Ushering in a new era for career development at FDU
By Kenna Caprio
What do you want to be when you grow up?
That’s the pivotal question that Donna Jackson-Robertson, FDU’s new University director of career development, and her career advisors are determined to help students answer.
Through collaboration and outreach — working side-by-side with faculty, counseling services, veteran student services and alumni relations at the Metropolitan, Florham and Vancouver campuses — Jackson-Robertson is establishing a strong foundation of resources for students and rebranding the Career Development Centers.
“We’re more than just the résumé writers and we’re more than just the interview people,” says Jackson-Robertson. “Our role is to help inform students about what’s out there and how they can take the skills and things that they’re good at already, and parlay those into a career they maybe didn’t even know existed.”
With a nod to her previous work experience at Seton Hall University in South Orange, N.J., and before that, at INROADS, a diversity-oriented nonprofit out of St. Louis, Mo., Jackson-Robertson has prioritized creating cross-campus teams to bring a consultative approach to the office.
“I want Career Development to be seen as one operation that has multiple locations,” says Jackson-Robertson.
Donna Jackson-Robertson joins FDU this semester as the new University director for career development.
(Photo by Dan Landau)
So, she’s assigning her staff to specific academic and specialty areas so that teams can brainstorm, troubleshoot and work together.
For instance, Jackson-Robertson paired Tori Resnick, a career counselor at the Florham Campus, with Theresa O'Neill, a career counselor on the Metropolitan Campus, because both have been working with assessment tools and helping students choose their majors or career directions.
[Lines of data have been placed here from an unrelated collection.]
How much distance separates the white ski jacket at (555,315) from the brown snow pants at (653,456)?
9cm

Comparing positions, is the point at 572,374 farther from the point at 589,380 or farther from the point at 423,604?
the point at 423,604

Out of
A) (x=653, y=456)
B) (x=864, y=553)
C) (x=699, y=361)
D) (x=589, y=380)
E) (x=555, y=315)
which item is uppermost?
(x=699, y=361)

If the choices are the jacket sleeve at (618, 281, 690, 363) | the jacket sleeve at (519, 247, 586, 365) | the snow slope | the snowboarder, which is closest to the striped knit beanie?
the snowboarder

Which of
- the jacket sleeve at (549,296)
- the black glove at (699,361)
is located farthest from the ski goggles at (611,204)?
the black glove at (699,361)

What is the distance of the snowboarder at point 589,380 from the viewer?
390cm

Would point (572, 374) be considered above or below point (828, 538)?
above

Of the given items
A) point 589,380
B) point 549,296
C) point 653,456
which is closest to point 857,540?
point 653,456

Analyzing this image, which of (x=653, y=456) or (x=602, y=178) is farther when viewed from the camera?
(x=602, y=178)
“There’s a lot of really good experience and expertise on this collective team and we haven’t shared that or leveraged it enough in the past,” she says.
“It’s a multi-faceted approach to developing a student,” says Jackson-Robertson, repeating the old adage, “It takes a village.” She notes how accessible faculty, serious academics and engaging student activities, plus career and counseling support all play a part in creating capable, independent and successful graduates. “And so why wouldn’t we be multi-faceted and collaborative in how we approach career development?”
That means she has plans to increase the department’s outreach, too.
On campus, she wants the department to get more involved with student organizations; new, transfer and international student orientations; and classroom and faculty visits.
Increased visibility will raise awareness about the services offered by the Career Development Centers — including résumé guidance, interview prep, career assessments, networking opportunities, internship and job connections and much more.
But ultimately, the onus to take action remains on students.
“Integrating career development into your student life — we can show you how that works — but you have to have the wherewithal to say, ‘Show me.’” Take the initiative early on, recommends Jackson-Robertson, to reap more benefits. A visit to career development during freshman year can help students understand industry hiring timelines and internship and volunteer options, putting them on a path to success. Jackson-Robertson also cautions that career development is not “transactional” and doesn’t guarantee a job, post-graduation. “This is not buying something at Target; this is an investment,” she says.
Which is why she’s thrilled that “Preparing for Professional Life,” a class for second-semester freshmen, part of the interdisciplinary University Core curriculum, emphasizes career readiness as a process.
“There are so many universities that don’t have anything like that,” she says. “To have that embedded in the Core for all majors is very exciting.”
Collaboration with faculty will extend beyond the classroom, too.
Just recently, Jackson-Robertson took a field trip to a potential employer with faculty members and academic support staff. Visits like those, she says, “are a way of representing all the resources and expertise of FDU as a whole to the employer.” If an employer wants to discuss formalizing an internship program, Jackson-Robertson can offer suggestions. If the employer asks about the curriculum or student skill sets, a faculty member can answer with authority.
“If you want to build a relationship and you want strong talent, then FDU is where you come,” says Jackson-Robertson. “That’s really the message I want to get out to employers: we can handle all sizes of employers. We want to make sure that we understand your needs and that we can meet your needs.”
Jackson-Robertson also wants to develop niche career events, co-hosted by faculty with industry connections, instead of holding large-scale career fairs.
Though the larger career fairs have value, she says, Jackson-Robertson is concerned that they can overwhelm students looking for a first time, entry-level job. And, she wonders, “Are the right students meeting the right employers?” At a smaller, niche event, career advisors can work closely with faculty and employers and invite students who have a specific interest in a specific field to attend.
These niche events, classroom visits and employer meetings will also increase and enrich the data the department keeps on student and alumni job, internship and graduate school placements — which, in turn, better prepares career development for the next batch of job-seeking students.
“When we talk about this career development process not being transactional, it is replicable,” says Jackson-Robertson. “You’re always going to be able to come back to this. You assess, gather information, make a decision, execute, review and then assess again. It’s a circle, a continuous process. And if we can teach that, then no matter where students are in life, they can come back to it and be successful.”